┌──

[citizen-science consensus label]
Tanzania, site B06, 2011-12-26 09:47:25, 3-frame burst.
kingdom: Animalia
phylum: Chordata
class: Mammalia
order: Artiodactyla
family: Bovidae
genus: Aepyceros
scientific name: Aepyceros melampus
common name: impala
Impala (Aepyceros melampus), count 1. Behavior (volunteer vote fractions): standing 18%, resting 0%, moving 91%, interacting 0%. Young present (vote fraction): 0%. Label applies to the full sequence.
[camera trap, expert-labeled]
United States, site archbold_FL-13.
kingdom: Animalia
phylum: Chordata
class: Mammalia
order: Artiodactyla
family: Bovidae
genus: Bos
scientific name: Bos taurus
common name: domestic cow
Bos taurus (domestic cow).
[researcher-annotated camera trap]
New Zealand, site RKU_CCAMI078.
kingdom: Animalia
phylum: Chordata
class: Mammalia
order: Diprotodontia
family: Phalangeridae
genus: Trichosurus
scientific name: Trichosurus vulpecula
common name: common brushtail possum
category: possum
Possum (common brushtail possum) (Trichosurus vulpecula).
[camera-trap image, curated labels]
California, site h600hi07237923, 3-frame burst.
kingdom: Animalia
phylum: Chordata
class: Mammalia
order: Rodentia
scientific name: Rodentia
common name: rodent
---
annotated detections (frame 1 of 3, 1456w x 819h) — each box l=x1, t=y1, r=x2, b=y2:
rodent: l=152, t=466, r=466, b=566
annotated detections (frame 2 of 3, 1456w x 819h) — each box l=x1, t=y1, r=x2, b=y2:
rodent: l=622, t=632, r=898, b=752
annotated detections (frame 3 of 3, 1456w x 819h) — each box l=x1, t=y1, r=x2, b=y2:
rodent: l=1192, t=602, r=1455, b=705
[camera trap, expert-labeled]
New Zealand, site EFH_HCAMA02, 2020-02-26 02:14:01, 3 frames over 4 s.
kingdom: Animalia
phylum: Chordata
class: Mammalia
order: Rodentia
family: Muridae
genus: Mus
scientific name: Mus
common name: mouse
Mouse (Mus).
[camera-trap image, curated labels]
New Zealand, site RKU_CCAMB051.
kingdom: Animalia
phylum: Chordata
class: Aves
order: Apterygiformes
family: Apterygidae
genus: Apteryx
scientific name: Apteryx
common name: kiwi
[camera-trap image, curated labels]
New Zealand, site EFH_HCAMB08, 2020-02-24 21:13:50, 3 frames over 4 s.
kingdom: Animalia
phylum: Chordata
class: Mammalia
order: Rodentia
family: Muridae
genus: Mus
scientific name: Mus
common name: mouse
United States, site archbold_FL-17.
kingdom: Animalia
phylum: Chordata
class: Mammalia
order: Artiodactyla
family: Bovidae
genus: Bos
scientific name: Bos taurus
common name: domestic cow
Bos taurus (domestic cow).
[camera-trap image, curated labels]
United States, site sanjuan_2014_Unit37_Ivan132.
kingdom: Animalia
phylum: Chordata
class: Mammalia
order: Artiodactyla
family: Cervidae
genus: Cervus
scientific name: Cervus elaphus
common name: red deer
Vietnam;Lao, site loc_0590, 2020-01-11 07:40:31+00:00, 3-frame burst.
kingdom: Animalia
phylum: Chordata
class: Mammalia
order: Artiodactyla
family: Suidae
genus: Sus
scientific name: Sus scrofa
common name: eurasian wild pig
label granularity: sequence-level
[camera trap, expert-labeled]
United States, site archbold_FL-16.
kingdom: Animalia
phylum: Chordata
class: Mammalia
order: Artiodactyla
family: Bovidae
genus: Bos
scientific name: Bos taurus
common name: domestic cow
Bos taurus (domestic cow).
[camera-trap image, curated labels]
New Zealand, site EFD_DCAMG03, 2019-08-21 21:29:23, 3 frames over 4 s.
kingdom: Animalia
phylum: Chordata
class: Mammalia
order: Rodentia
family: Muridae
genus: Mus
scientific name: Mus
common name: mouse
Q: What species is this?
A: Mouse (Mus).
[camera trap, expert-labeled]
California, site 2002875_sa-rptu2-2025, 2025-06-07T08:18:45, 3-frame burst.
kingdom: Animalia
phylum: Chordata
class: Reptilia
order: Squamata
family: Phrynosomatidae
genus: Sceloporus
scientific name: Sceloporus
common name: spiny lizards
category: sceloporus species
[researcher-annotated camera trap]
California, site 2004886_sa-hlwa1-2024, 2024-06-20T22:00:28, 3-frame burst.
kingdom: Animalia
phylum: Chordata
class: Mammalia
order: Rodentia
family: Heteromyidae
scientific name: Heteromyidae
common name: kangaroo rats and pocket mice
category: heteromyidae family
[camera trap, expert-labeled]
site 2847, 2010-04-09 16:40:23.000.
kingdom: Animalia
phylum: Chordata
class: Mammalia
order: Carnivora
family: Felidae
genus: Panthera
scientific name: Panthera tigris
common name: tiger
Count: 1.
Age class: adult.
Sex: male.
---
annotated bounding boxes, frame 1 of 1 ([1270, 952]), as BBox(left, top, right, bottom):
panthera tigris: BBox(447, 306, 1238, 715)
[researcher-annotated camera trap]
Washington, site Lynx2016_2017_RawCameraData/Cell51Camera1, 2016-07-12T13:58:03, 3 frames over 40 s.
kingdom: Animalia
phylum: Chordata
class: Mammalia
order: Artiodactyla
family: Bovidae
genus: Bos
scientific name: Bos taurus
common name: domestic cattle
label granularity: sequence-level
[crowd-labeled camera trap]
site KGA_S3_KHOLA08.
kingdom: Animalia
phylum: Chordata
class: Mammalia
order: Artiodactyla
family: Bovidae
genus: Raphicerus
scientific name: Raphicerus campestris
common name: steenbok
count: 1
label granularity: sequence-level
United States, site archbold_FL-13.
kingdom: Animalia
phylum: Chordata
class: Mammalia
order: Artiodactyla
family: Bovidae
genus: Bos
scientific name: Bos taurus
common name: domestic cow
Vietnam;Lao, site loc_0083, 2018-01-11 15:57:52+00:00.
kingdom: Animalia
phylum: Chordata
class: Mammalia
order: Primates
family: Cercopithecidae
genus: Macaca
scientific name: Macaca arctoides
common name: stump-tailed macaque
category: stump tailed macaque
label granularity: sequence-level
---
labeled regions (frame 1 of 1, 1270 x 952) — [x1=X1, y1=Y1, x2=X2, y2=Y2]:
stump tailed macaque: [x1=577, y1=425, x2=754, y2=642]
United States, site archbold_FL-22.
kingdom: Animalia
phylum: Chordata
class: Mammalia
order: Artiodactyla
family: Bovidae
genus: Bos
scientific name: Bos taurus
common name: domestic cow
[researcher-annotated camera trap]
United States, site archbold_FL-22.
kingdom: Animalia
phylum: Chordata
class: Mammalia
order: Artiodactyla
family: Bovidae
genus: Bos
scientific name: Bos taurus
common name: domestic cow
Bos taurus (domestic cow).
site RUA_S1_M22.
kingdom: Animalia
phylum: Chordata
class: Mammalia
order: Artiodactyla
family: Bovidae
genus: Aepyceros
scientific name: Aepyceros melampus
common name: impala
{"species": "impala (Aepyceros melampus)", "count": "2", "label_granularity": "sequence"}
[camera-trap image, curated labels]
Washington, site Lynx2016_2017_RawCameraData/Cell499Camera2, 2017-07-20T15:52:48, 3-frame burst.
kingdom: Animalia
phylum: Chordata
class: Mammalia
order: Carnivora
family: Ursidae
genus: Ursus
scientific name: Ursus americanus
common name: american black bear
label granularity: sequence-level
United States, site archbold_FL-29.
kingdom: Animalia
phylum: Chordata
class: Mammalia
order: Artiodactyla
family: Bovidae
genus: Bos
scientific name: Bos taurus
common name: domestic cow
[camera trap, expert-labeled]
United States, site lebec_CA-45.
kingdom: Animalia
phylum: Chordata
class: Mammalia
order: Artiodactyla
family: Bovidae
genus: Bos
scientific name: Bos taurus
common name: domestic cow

└──

Each line of the listing is to be printed again, unchanged.

[citizen-science consensus label]
Tanzania, site B06, 2011-12-26 09:47:25, 3-frame burst.
kingdom: Animalia
phylum: Chordata
class: Mammalia
order: Artiodactyla
family: Bovidae
genus: Aepyceros
scientific name: Aepyceros melampus
common name: impala
Impala (Aepyceros melampus), count 1. Behavior (volunteer vote fractions): standing 18%, resting 0%, moving 91%, interacting 0%. Young present (vote fraction): 0%. Label applies to the full sequence.
[camera trap, expert-labeled]
United States, site archbold_FL-13.
kingdom: Animalia
phylum: Chordata
class: Mammalia
order: Artiodactyla
family: Bovidae
genus: Bos
scientific name: Bos taurus
common name: domestic cow
Bos taurus (domestic cow).
[researcher-annotated camera trap]
New Zealand, site RKU_CCAMI078.
kingdom: Animalia
phylum: Chordata
class: Mammalia
order: Diprotodontia
family: Phalangeridae
genus: Trichosurus
scientific name: Trichosurus vulpecula
common name: common brushtail possum
category: possum
Possum (common brushtail possum) (Trichosurus vulpecula).
[camera-trap image, curated labels]
California, site h600hi07237923, 3-frame burst.
kingdom: Animalia
phylum: Chordata
class: Mammalia
order: Rodentia
scientific name: Rodentia
common name: rodent
---
annotated detections (frame 1 of 3, 1456w x 819h) — each box l=x1, t=y1, r=x2, b=y2:
rodent: l=152, t=466, r=466, b=566
annotated detections (frame 2 of 3, 1456w x 819h) — each box l=x1, t=y1, r=x2, b=y2:
rodent: l=622, t=632, r=898, b=752
annotated detections (frame 3 of 3, 1456w x 819h) — each box l=x1, t=y1, r=x2, b=y2:
rodent: l=1192, t=602, r=1455, b=705
[camera trap, expert-labeled]
New Zealand, site EFH_HCAMA02, 2020-02-26 02:14:01, 3 frames over 4 s.
kingdom: Animalia
phylum: Chordata
class: Mammalia
order: Rodentia
family: Muridae
genus: Mus
scientific name: Mus
common name: mouse
Mouse (Mus).
[camera-trap image, curated labels]
New Zealand, site RKU_CCAMB051.
kingdom: Animalia
phylum: Chordata
class: Aves
order: Apterygiformes
family: Apterygidae
genus: Apteryx
scientific name: Apteryx
common name: kiwi
[camera-trap image, curated labels]
New Zealand, site EFH_HCAMB08, 2020-02-24 21:13:50, 3 frames over 4 s.
kingdom: Animalia
phylum: Chordata
class: Mammalia
order: Rodentia
family: Muridae
genus: Mus
scientific name: Mus
common name: mouse
United States, site archbold_FL-17.
kingdom: Animalia
phylum: Chordata
class: Mammalia
order: Artiodactyla
family: Bovidae
genus: Bos
scientific name: Bos taurus
common name: domestic cow
Bos taurus (domestic cow).
[camera-trap image, curated labels]
United States, site sanjuan_2014_Unit37_Ivan132.
kingdom: Animalia
phylum: Chordata
class: Mammalia
order: Artiodactyla
family: Cervidae
genus: Cervus
scientific name: Cervus elaphus
common name: red deer
Vietnam;Lao, site loc_0590, 2020-01-11 07:40:31+00:00, 3-frame burst.
kingdom: Animalia
phylum: Chordata
class: Mammalia
order: Artiodactyla
family: Suidae
genus: Sus
scientific name: Sus scrofa
common name: eurasian wild pig
label granularity: sequence-level
[camera trap, expert-labeled]
United States, site archbold_FL-16.
kingdom: Animalia
phylum: Chordata
class: Mammalia
order: Artiodactyla
family: Bovidae
genus: Bos
scientific name: Bos taurus
common name: domestic cow
Bos taurus (domestic cow).
[camera-trap image, curated labels]
New Zealand, site EFD_DCAMG03, 2019-08-21 21:29:23, 3 frames over 4 s.
kingdom: Animalia
phylum: Chordata
class: Mammalia
order: Rodentia
family: Muridae
genus: Mus
scientific name: Mus
common name: mouse
Q: What species is this?
A: Mouse (Mus).
[camera trap, expert-labeled]
California, site 2002875_sa-rptu2-2025, 2025-06-07T08:18:45, 3-frame burst.
kingdom: Animalia
phylum: Chordata
class: Reptilia
order: Squamata
family: Phrynosomatidae
genus: Sceloporus
scientific name: Sceloporus
common name: spiny lizards
category: sceloporus species
[researcher-annotated camera trap]
California, site 2004886_sa-hlwa1-2024, 2024-06-20T22:00:28, 3-frame burst.
kingdom: Animalia
phylum: Chordata
class: Mammalia
order: Rodentia
family: Heteromyidae
scientific name: Heteromyidae
common name: kangaroo rats and pocket mice
category: heteromyidae family
[camera trap, expert-labeled]
site 2847, 2010-04-09 16:40:23.000.
kingdom: Animalia
phylum: Chordata
class: Mammalia
order: Carnivora
family: Felidae
genus: Panthera
scientific name: Panthera tigris
common name: tiger
Count: 1.
Age class: adult.
Sex: male.
---
annotated bounding boxes, frame 1 of 1 ([1270, 952]), as BBox(left, top, right, bottom):
panthera tigris: BBox(447, 306, 1238, 715)
[researcher-annotated camera trap]
Washington, site Lynx2016_2017_RawCameraData/Cell51Camera1, 2016-07-12T13:58:03, 3 frames over 40 s.
kingdom: Animalia
phylum: Chordata
class: Mammalia
order: Artiodactyla
family: Bovidae
genus: Bos
scientific name: Bos taurus
common name: domestic cattle
label granularity: sequence-level
[crowd-labeled camera trap]
site KGA_S3_KHOLA08.
kingdom: Animalia
phylum: Chordata
class: Mammalia
order: Artiodactyla
family: Bovidae
genus: Raphicerus
scientific name: Raphicerus campestris
common name: steenbok
count: 1
label granularity: sequence-level
United States, site archbold_FL-13.
kingdom: Animalia
phylum: Chordata
class: Mammalia
order: Artiodactyla
family: Bovidae
genus: Bos
scientific name: Bos taurus
common name: domestic cow
Vietnam;Lao, site loc_0083, 2018-01-11 15:57:52+00:00.
kingdom: Animalia
phylum: Chordata
class: Mammalia
order: Primates
family: Cercopithecidae
genus: Macaca
scientific name: Macaca arctoides
common name: stump-tailed macaque
category: stump tailed macaque
label granularity: sequence-level
---
labeled regions (frame 1 of 1, 1270 x 952) — [x1=X1, y1=Y1, x2=X2, y2=Y2]:
stump tailed macaque: [x1=577, y1=425, x2=754, y2=642]
United States, site archbold_FL-22.
kingdom: Animalia
phylum: Chordata
class: Mammalia
order: Artiodactyla
family: Bovidae
genus: Bos
scientific name: Bos taurus
common name: domestic cow
[researcher-annotated camera trap]
United States, site archbold_FL-22.
kingdom: Animalia
phylum: Chordata
class: Mammalia
order: Artiodactyla
family: Bovidae
genus: Bos
scientific name: Bos taurus
common name: domestic cow
Bos taurus (domestic cow).
site RUA_S1_M22.
kingdom: Animalia
phylum: Chordata
class: Mammalia
order: Artiodactyla
family: Bovidae
genus: Aepyceros
scientific name: Aepyceros melampus
common name: impala
{"species": "impala (Aepyceros melampus)", "count": "2", "label_granularity": "sequence"}
[camera-trap image, curated labels]
Washington, site Lynx2016_2017_RawCameraData/Cell499Camera2, 2017-07-20T15:52:48, 3-frame burst.
kingdom: Animalia
phylum: Chordata
class: Mammalia
order: Carnivora
family: Ursidae
genus: Ursus
scientific name: Ursus americanus
common name: american black bear
label granularity: sequence-level
United States, site archbold_FL-29.
kingdom: Animalia
phylum: Chordata
class: Mammalia
order: Artiodactyla
family: Bovidae
genus: Bos
scientific name: Bos taurus
common name: domestic cow
[camera trap, expert-labeled]
United States, site lebec_CA-45.
kingdom: Animalia
phylum: Chordata
class: Mammalia
order: Artiodactyla
family: Bovidae
genus: Bos
scientific name: Bos taurus
common name: domestic cow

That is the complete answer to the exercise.